Le spread obligataire France-Allemagne reflue à 86 points de base après le choc politique
Après avoir culminé à 89 points de base le 6 octobre dans la foulée de la démission éclair du Premier ministre Sébastien Lecornu, l'écart de taux entre l'OAT française et le Bund allemand à dix ans s'est progressivement resserré pour atteindre 86 points de base le 7 octobre. Cette détente intervient alors que les marchés anticipent la nomination imminente d'un nouveau chef de gouvernement et que les émissions obligataires françaises continuent de rencontrer une demande solide malgré l'instabilité politique persistante.

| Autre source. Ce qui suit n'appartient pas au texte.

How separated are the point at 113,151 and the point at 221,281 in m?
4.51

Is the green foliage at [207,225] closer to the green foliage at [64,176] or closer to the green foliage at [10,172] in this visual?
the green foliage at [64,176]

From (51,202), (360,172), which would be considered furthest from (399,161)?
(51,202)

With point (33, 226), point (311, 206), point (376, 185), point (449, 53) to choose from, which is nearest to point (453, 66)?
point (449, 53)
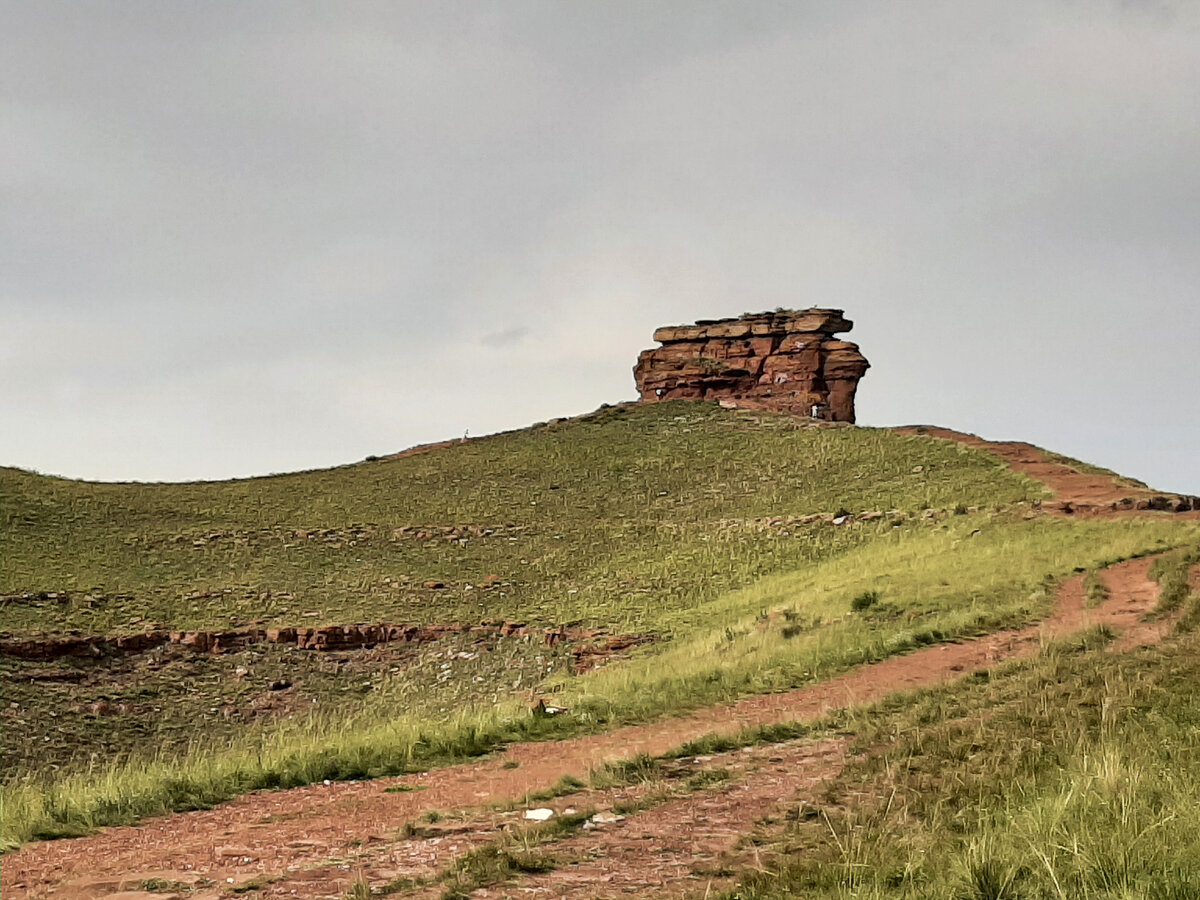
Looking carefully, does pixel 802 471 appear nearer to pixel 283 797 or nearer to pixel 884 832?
pixel 283 797

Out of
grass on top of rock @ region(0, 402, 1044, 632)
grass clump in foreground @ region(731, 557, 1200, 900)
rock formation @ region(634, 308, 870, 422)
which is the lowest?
grass clump in foreground @ region(731, 557, 1200, 900)

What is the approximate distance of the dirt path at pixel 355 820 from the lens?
6.16m

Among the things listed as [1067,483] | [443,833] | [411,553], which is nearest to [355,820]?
[443,833]

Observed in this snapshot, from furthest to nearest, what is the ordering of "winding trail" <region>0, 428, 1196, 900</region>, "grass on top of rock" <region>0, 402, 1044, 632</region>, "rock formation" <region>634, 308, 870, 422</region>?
"rock formation" <region>634, 308, 870, 422</region> → "grass on top of rock" <region>0, 402, 1044, 632</region> → "winding trail" <region>0, 428, 1196, 900</region>

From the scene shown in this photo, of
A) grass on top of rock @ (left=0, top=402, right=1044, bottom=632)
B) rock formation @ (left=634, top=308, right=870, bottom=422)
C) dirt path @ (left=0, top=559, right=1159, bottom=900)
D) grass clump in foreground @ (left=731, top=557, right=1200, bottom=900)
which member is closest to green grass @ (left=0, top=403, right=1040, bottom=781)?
grass on top of rock @ (left=0, top=402, right=1044, bottom=632)

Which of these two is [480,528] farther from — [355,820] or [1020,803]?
[1020,803]

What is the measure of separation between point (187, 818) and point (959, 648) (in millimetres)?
9961

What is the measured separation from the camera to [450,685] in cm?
1900

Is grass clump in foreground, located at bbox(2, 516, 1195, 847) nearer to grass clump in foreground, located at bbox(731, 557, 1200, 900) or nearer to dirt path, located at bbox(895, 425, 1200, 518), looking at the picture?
dirt path, located at bbox(895, 425, 1200, 518)

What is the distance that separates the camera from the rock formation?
51.5 metres

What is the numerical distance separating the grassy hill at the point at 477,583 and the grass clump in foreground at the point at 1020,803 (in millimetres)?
4805

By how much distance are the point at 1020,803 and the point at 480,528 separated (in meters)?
27.3

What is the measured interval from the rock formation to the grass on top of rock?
22.2 feet

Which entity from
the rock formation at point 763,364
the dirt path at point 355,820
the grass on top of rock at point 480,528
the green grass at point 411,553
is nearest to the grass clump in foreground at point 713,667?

Une tension maximale rapidement résorbée
La démission de Sébastien Lecornu, survenue moins de vingt-quatre heures après la formation de son gouvernement le 6 octobre, a provoqué un pic de nervosité sur le marché obligataire français. Le rendement de l'obligation d'État à dix ans est brièvement monté à 3,61% avant de redescendre à 3,57% en fin de matinée. Dans le même temps, l'écart avec le Bund allemand s'est envolé jusqu'à 89 points de base, son niveau le plus élevé depuis janvier.
Antoine Andreani, directeur de la recherche chez XTB France, avait alors prévenu que si le seuil des 3,60% était franchi durablement, la dette française pourrait être exposée à des attaques massives amplifiant la nervosité des marchés. Pourtant, dès le lendemain, Paul Chollet, chef économiste chez CM Arkéa, notait une stabilisation du spread autour de 86 points de base malgré l'instabilité politique, témoignant d'une certaine résilience du marché. Cette capacité à absorber le choc politique s'explique en partie par le fait que les investisseurs avaient déjà largement anticipé les difficultés françaises lors des précédentes dégradations de notation, notamment celle de Fitch à A plus mi-septembre.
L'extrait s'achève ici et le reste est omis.